FSs are more likely to occur with a high frequency in families where there is a documented history of FSs (2). Children from such families show a 3-fold or greater risk than the general population of experiencing FSs. The genetics of familial FSs is somewhat ambiguous. Polygenic, autosomal dominant and autosomal recessive models have received support (11–14). Recently, two putative FS loci, FEB1 (chromosome 8q13–q21) and FEB2 (chromosome 19p), were identified by parametric linkage analyses of a large Australian family (15) and a large Midwestern family (16), respectively. Subsequent linkage analyses showed that seizures were linked to FEB2 in one of four large FS families and were not linked to FEB1 in any of these families (17). These data indicate that these loci are not commonly linked to FSs.

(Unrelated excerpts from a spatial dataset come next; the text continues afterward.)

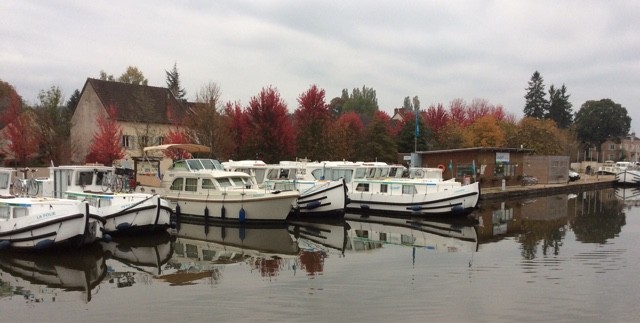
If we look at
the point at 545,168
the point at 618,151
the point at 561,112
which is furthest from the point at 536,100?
the point at 545,168

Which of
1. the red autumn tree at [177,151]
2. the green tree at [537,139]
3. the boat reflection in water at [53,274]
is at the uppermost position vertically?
the green tree at [537,139]

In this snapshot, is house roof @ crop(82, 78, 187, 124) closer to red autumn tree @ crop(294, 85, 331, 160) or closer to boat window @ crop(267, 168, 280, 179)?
red autumn tree @ crop(294, 85, 331, 160)

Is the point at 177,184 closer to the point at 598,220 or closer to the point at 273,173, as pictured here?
the point at 273,173

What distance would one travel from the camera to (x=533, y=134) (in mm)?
55688

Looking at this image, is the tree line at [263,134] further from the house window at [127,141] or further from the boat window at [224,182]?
the boat window at [224,182]

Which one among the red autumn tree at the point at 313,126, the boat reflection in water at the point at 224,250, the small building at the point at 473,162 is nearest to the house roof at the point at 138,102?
the red autumn tree at the point at 313,126

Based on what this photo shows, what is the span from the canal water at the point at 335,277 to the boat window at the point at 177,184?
2936mm

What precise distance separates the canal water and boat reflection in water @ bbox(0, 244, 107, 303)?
0.15 feet

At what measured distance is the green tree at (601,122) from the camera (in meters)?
94.4

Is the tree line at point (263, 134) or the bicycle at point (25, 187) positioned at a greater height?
the tree line at point (263, 134)

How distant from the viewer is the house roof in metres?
44.8

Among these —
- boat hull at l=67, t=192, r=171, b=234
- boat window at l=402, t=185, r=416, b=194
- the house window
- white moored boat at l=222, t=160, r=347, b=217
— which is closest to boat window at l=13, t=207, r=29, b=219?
boat hull at l=67, t=192, r=171, b=234

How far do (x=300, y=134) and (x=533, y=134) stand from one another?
27628 millimetres

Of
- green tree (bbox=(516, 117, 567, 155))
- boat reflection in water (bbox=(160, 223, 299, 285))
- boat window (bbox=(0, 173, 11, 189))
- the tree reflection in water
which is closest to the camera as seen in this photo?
boat reflection in water (bbox=(160, 223, 299, 285))
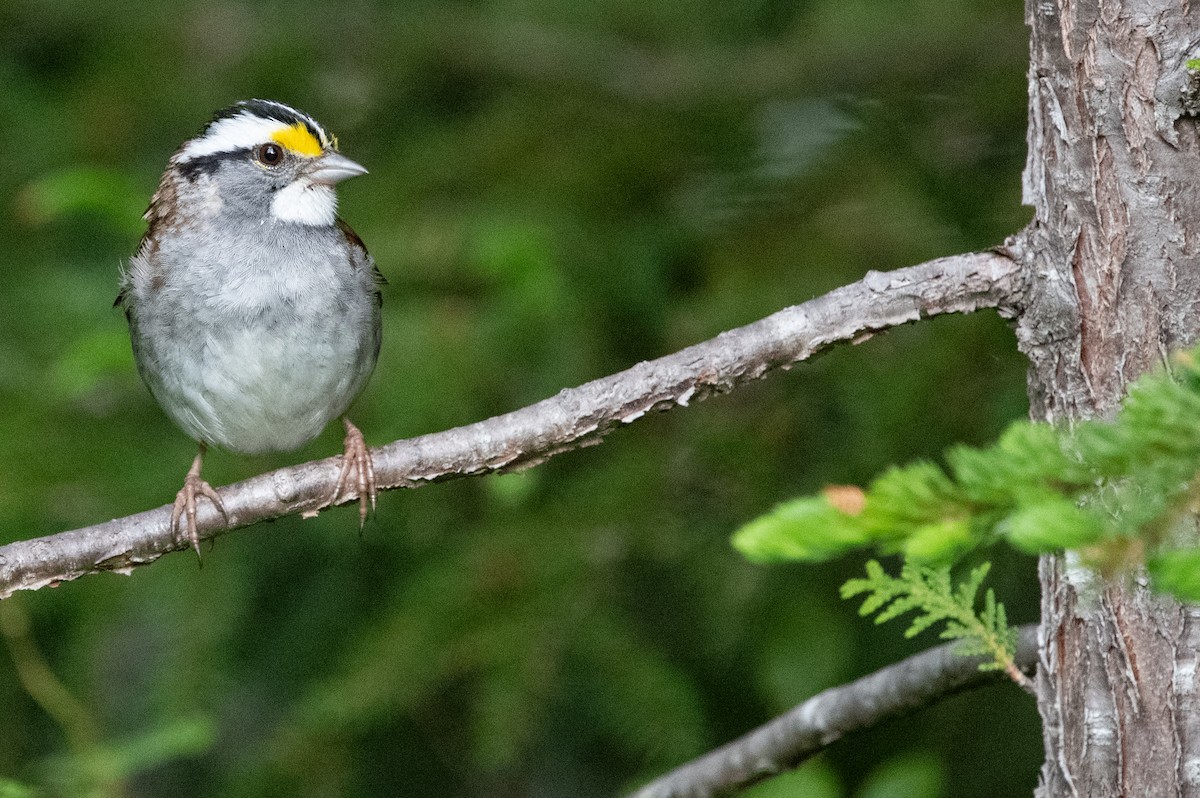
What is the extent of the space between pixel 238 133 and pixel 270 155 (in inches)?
3.4

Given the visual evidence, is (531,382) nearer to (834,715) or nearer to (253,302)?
(253,302)

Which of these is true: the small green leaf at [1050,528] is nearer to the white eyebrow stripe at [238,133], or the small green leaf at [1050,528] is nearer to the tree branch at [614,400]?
the tree branch at [614,400]

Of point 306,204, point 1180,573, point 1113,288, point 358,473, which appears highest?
point 306,204

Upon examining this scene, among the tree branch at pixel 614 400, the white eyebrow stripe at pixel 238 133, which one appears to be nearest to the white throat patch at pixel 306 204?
the white eyebrow stripe at pixel 238 133

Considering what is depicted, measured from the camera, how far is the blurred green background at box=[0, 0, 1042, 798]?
8.79 feet

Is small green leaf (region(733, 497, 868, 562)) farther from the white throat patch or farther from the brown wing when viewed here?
the white throat patch

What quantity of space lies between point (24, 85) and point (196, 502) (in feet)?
7.26

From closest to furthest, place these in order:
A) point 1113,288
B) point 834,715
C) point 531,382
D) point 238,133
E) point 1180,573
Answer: point 1180,573
point 1113,288
point 834,715
point 531,382
point 238,133

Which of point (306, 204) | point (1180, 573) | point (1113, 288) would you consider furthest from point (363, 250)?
point (1180, 573)

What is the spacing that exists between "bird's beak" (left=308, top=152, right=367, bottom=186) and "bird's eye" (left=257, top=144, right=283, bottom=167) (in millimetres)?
90

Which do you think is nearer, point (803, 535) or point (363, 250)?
point (803, 535)

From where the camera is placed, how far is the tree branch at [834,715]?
6.36ft

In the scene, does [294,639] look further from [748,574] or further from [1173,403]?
[1173,403]

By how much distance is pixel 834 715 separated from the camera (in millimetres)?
2041
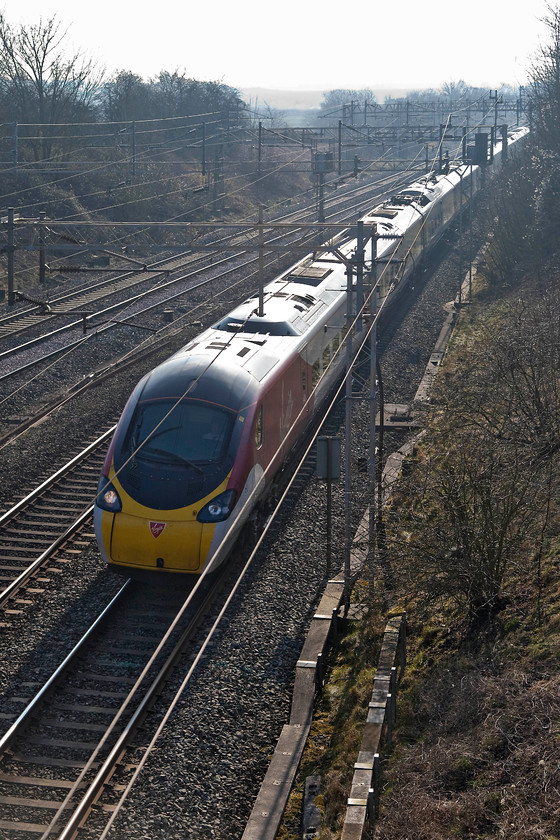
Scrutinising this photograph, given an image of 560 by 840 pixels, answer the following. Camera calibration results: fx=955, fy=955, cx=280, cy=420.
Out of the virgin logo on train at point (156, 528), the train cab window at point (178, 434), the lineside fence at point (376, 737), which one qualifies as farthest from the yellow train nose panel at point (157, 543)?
the lineside fence at point (376, 737)

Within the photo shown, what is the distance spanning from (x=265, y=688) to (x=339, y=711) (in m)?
0.83

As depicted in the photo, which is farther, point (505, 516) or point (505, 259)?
point (505, 259)

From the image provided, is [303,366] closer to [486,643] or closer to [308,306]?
[308,306]

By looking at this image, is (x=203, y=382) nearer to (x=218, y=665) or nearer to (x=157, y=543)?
(x=157, y=543)

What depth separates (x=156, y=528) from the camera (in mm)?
11688

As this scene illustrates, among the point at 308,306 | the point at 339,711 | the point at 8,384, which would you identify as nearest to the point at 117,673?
the point at 339,711

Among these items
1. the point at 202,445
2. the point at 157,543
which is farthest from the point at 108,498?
the point at 202,445

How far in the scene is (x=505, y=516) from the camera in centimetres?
1052

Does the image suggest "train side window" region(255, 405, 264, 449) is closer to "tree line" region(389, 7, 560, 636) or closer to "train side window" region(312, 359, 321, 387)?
"tree line" region(389, 7, 560, 636)

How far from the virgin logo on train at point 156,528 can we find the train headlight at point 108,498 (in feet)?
1.68

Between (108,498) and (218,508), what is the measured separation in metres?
1.42

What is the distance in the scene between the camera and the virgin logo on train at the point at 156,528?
11.7m

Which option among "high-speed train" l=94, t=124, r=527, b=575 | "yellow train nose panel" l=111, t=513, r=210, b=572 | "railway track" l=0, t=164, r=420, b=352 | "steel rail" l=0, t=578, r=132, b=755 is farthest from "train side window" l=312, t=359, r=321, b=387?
"steel rail" l=0, t=578, r=132, b=755

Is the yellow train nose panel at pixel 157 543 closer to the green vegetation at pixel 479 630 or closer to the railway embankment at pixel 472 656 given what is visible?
the railway embankment at pixel 472 656
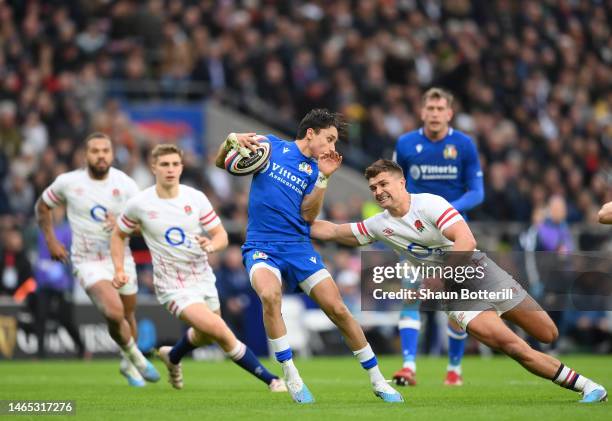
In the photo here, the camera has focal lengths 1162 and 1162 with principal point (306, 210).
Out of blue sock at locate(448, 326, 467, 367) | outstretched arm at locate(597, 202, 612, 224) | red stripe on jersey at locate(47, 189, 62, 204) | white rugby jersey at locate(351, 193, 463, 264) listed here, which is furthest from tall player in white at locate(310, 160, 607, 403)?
red stripe on jersey at locate(47, 189, 62, 204)

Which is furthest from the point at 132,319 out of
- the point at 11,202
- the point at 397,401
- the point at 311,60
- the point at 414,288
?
the point at 311,60

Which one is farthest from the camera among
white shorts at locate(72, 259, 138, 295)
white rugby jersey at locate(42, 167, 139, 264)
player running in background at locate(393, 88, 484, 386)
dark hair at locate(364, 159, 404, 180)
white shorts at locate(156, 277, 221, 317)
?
white rugby jersey at locate(42, 167, 139, 264)

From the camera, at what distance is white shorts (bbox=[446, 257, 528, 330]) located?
31.0 feet

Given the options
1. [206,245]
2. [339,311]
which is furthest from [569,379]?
[206,245]

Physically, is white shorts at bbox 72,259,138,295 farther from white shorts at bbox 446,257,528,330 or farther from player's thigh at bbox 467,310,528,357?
player's thigh at bbox 467,310,528,357

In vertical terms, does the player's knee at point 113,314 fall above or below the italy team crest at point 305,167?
below

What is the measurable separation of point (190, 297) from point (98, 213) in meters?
2.03

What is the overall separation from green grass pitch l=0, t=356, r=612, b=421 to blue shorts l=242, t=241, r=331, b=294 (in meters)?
1.06

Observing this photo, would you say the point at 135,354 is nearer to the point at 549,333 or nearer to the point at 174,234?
the point at 174,234

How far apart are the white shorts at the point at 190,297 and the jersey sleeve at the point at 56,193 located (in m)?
2.08

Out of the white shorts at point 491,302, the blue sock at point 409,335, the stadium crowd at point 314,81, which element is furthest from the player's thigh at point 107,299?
the stadium crowd at point 314,81

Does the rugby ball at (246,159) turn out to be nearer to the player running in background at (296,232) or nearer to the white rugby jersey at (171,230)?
the player running in background at (296,232)

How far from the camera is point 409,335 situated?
485 inches

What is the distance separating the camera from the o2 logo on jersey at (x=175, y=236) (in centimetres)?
1160
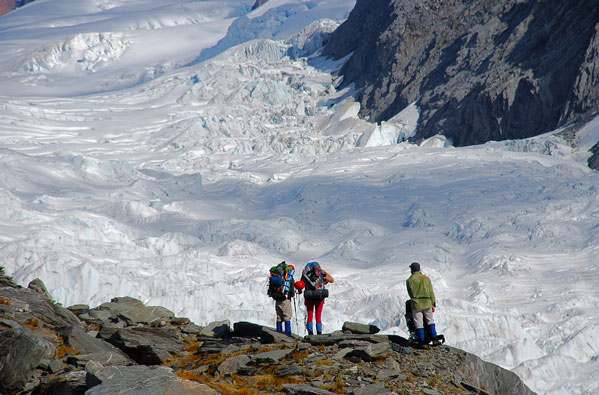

A clinical subset, termed generalized epilepsy with febrile seizures plus (GEFS+), in which many family members have seizures with fever that may persist beyond 6 years of age or be associated with afebrile generalized seizures, was described (18). Analysis in one family with GEFS+ identified a mutation in the voltage-gated sodium (Na+)-channel ß1 subunit gene (SCN1B) on chromosome 19q13.1 that was linked to and associated with GEFS+ (19). However, the mutation in SCN1B was not found in 25 other GEFS+ families or 25 FS families indicating that SCN1B mutations are rare as contributors to GEFS+ and FSs.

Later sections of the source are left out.